> **Records provided**
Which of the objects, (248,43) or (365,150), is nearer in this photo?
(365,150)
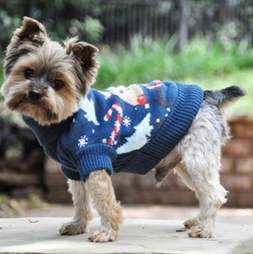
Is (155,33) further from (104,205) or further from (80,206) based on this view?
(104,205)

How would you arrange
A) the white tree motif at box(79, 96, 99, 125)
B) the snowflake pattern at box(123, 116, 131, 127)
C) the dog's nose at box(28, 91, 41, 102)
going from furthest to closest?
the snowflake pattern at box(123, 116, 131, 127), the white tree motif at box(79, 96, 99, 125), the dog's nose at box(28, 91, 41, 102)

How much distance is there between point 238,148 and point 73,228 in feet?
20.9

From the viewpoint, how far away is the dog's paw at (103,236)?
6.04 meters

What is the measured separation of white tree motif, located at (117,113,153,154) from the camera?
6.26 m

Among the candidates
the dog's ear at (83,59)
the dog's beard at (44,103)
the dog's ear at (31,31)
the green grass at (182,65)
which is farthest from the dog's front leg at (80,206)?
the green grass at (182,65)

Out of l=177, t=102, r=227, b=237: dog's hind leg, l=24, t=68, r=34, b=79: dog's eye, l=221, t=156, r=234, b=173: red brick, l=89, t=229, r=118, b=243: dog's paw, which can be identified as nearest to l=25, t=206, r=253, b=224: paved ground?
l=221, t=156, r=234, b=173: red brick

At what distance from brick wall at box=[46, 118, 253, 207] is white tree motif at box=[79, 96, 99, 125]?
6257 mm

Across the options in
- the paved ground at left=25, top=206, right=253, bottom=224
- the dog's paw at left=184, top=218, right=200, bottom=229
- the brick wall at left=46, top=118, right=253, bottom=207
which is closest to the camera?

> **Exercise description**
Write out every entry above word for word, omitting the pictures.

> **Written response**
Which of the objects, (248,43) or (365,150), is nearer in this photo?
(365,150)
Is (155,33) further from (104,205) or further from (80,206) based on this view?
(104,205)

How would you arrange
A) the white tree motif at box(79, 96, 99, 125)
B) the snowflake pattern at box(123, 116, 131, 127)
C) the dog's nose at box(28, 91, 41, 102)
going from furthest to closest?
the snowflake pattern at box(123, 116, 131, 127), the white tree motif at box(79, 96, 99, 125), the dog's nose at box(28, 91, 41, 102)

How much distance is there between point 238,148 and point 73,228 in feet?
20.9

From the viewpoint, how far away is the dog's paw at (103,236)?
6.04 meters

What is the measured separation of white tree motif, located at (117,113,153,154) from the camera?
6.26 m

Among the candidates
the dog's ear at (83,59)
the dog's beard at (44,103)
the dog's ear at (31,31)
the green grass at (182,65)
which is farthest from the dog's front leg at (80,206)?
the green grass at (182,65)

Out of l=177, t=102, r=227, b=237: dog's hind leg, l=24, t=68, r=34, b=79: dog's eye, l=221, t=156, r=234, b=173: red brick, l=89, t=229, r=118, b=243: dog's paw, which can be identified as nearest to l=25, t=206, r=253, b=224: paved ground?
l=221, t=156, r=234, b=173: red brick

At what distance from brick wall at box=[46, 118, 253, 207] is white tree motif at box=[79, 96, 99, 125]?
6257 mm

Across the options in
- the paved ground at left=25, top=206, right=253, bottom=224
- the dog's paw at left=184, top=218, right=200, bottom=229
- the brick wall at left=46, top=118, right=253, bottom=207
which is closest to the camera?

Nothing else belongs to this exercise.